My generation of Americans tend to think that we own the word “irony”, but in fact, most of us don’t really understand what it means. The first problem is that we confuse irony with sarcasm. Sarcasm is merely one type of ironic phrasing (using insincere language to convey the opposite meaning). But it would be wrong to assume that any story that acknowledges irony has to be sarcastic in tone. In fact, all stories, from the most sarcastic and nasty to the most uplifting and heartfelt, should be fundamentally ironic.
Irony refers to any difference between expectation and outcome. This difference can be comedic (expected a kiss, got a pie in the face or vice versa) or it can be dramatic (sought justice, found injustice, or vice versa). Either way, the greater the gulf between expectation and outcome, the more meaning the story will have. Likewise, the smaller the gap, the more meaningless it will be.
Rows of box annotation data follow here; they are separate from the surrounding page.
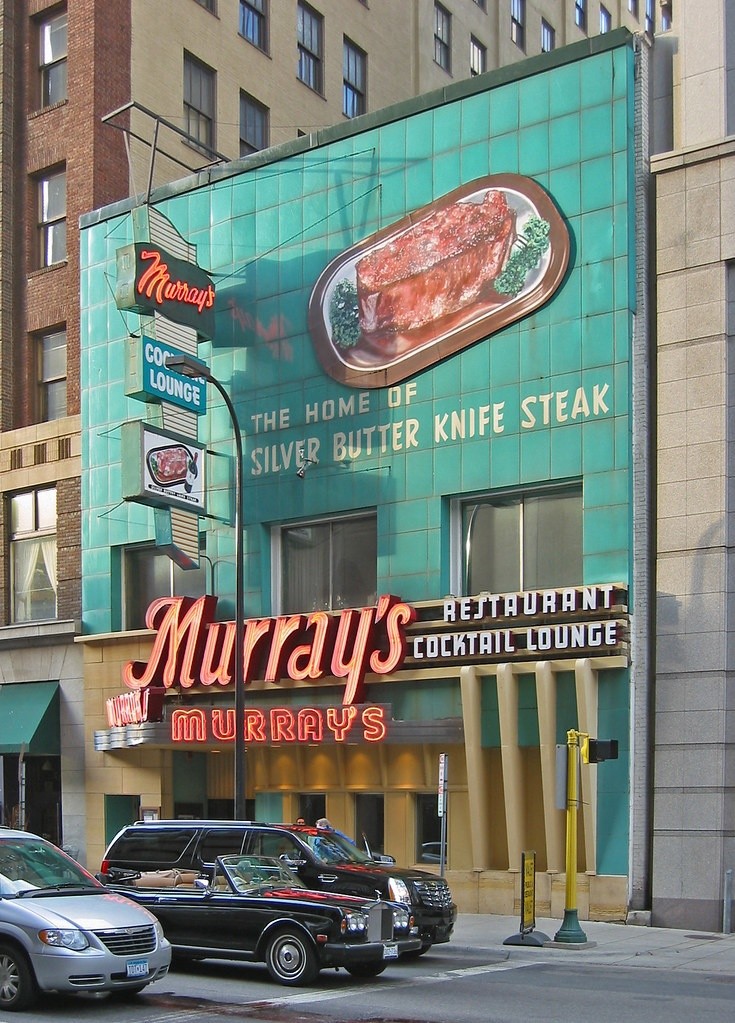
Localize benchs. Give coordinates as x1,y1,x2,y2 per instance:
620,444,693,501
132,871,176,887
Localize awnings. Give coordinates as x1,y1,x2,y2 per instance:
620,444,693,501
0,681,60,753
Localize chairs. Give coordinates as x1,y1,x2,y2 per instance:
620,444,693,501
174,873,197,888
212,876,228,891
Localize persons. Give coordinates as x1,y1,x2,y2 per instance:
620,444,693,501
296,817,304,824
315,818,355,866
226,861,278,891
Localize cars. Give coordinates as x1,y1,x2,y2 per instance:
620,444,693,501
0,828,171,1011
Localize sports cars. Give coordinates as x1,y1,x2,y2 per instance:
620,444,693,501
90,854,421,986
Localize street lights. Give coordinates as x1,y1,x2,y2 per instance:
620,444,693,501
164,355,245,817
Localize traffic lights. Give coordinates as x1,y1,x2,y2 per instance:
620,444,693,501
582,735,618,764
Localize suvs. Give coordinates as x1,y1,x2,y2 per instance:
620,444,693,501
99,819,457,959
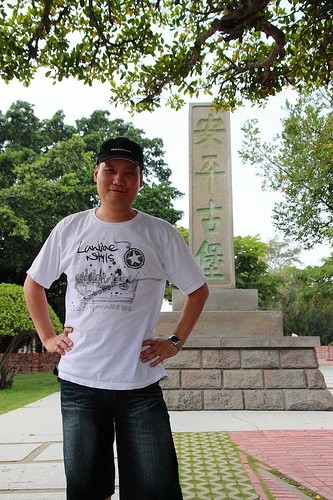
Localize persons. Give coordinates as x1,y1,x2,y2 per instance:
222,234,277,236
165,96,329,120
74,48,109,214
23,137,209,500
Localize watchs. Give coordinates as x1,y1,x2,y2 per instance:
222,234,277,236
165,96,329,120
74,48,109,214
167,335,182,352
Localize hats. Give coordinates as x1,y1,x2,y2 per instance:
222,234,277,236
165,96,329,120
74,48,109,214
96,136,145,170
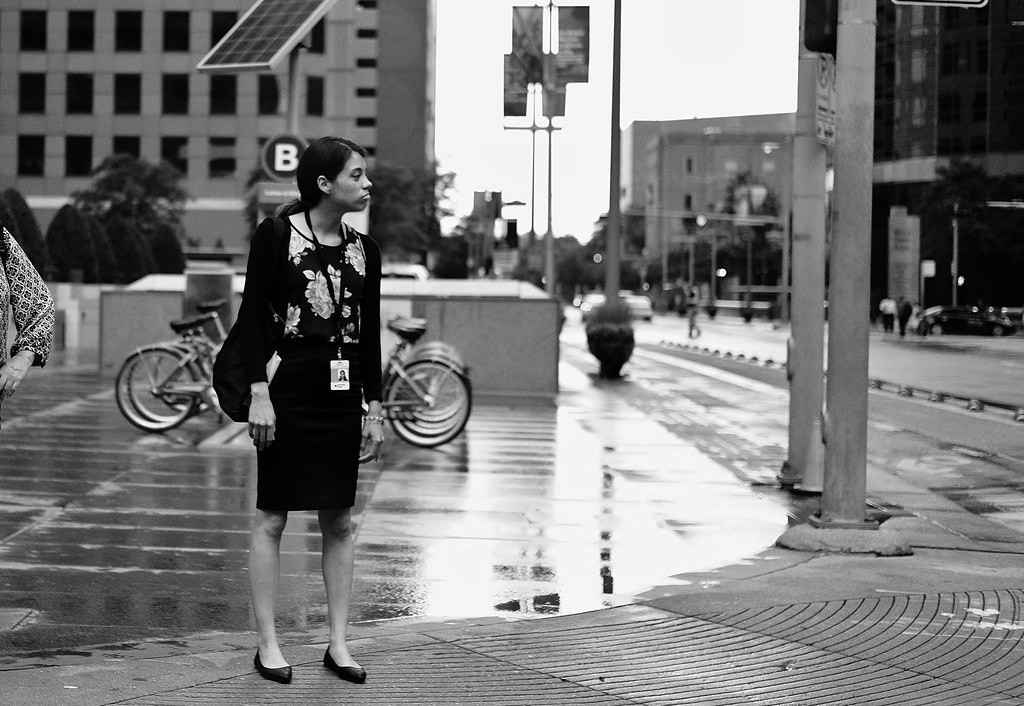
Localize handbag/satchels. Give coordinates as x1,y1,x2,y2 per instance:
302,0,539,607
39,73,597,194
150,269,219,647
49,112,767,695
211,296,269,423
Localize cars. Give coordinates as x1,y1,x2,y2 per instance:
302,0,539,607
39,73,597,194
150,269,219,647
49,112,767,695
910,305,1018,337
580,289,653,323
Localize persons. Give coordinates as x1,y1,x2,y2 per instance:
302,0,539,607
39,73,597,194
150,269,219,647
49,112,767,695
880,294,913,336
339,370,347,381
685,291,701,338
243,136,384,683
0,223,55,427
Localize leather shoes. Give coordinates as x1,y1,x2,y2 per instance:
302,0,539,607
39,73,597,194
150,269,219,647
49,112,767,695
323,645,367,684
254,648,292,684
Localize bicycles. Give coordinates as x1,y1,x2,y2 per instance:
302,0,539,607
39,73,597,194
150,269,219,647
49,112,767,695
114,298,474,447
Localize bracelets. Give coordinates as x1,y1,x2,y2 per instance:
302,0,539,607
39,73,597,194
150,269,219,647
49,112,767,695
364,417,385,422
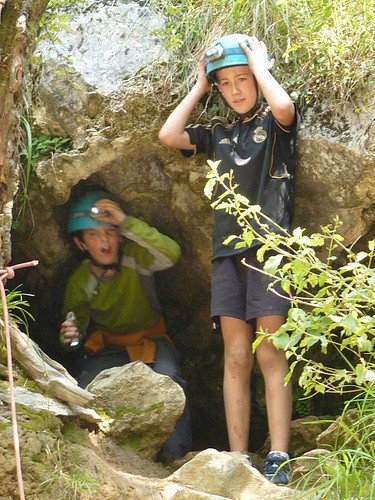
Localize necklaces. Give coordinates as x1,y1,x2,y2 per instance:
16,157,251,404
91,270,107,297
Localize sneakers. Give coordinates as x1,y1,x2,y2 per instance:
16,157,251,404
264,455,292,484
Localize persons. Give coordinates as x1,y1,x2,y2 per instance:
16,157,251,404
156,32,303,487
56,191,193,462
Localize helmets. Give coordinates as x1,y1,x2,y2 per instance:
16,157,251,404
65,190,123,230
206,34,268,77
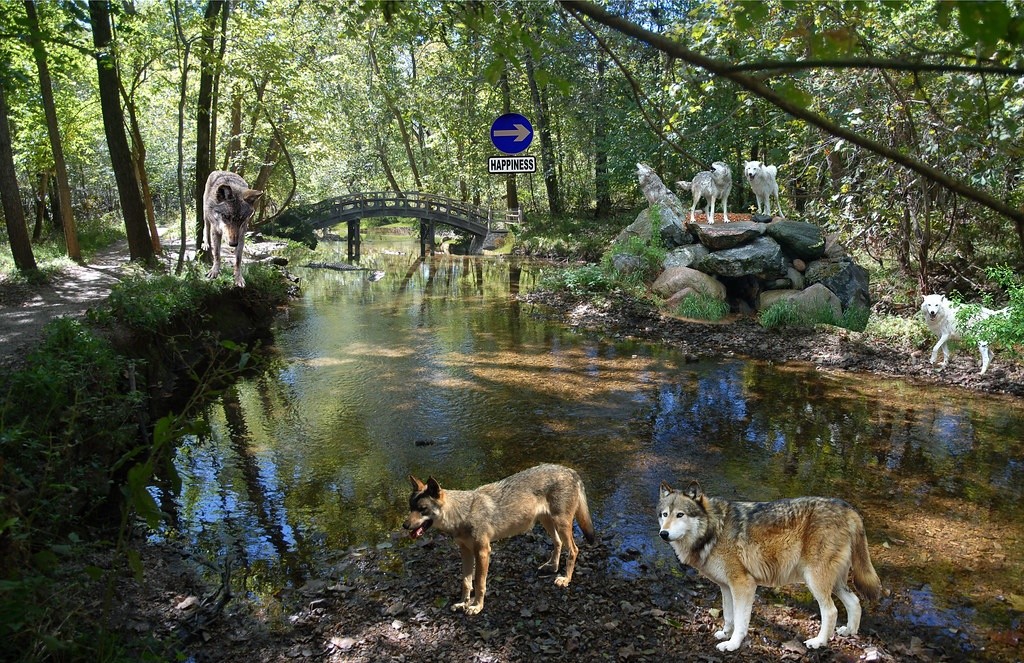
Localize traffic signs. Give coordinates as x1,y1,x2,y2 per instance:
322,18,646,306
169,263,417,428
488,110,537,173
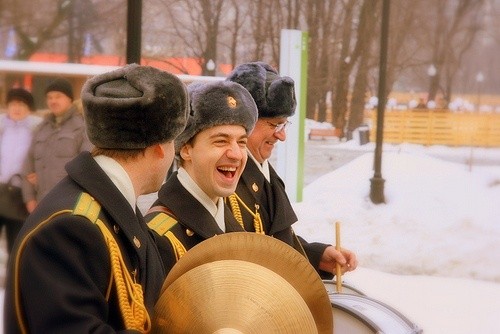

This brings us to my generation’s other misunderstanding about irony, which was famously exacerbated by Alanis Morrisette’s terrible song “Ironic.” Just because a situation is a bummer, doesn’t mean that it’s ironic. Rain on your wedding day is not ironic, unless you insisted on getting married in the desert so as to avoid the rain. A traffic jam when you’re already late isn’t ironic unless you left late to beat the traffic. (UPDATE: A few years after I wrote this, Rachael Hurwitz fixed the song accordingly!)
One note I give all the time is “This is a bummer, but it’s not tragic.” A story about a perennial-loser losing again is just a bummer. A story about a winner winning again is just dull. Stories about losers winning, or winners losing, are ironic. The same goes for stories about an always-bad person doing wrong, or an always-good person doing right—these stories lack irony.
This is why you need to take time before every scene to establish that the character expects something other than what’s going to happen. If the audience shares the character’s expectation, then they will feel the impact of the reversal of fortune so much more.
This is why heroes need tragic flaws. The heroes of thrillers and horror movies should be at least partially culpable for what happens to them, if only in a “curiosity killed the cat” kind of way. Likewise, comedic predicaments should befall the people who have tried the hardest to make sure nothing like this ever happens to them.I’ve been reading a lot of Will Eisner’s brilliant comics about “The Spirit” recently. The Sprit is a good guy doing good—which is why the stories are never actually about him. Most of the stories are either about a villain he encounters who unexpectedly does good, or a nice person who unexpectedly does bad. That’s a story.
This is why most sequels suck. In action/adventure/thriller/horror, the first movie is about a seemingly-weak person who turns out to be strongest choice for this job. That’s ironic. The second is about a strong person remaining strong. That’s dull. In comedies, the first movie is about someone who expects sanity encountering insanity. The second is about that insanity continuing, which should be no surprise. Expecting a fun bachelor party and experiencing a blackout instead is ironic—the first time. The second time, it’s just pitiful.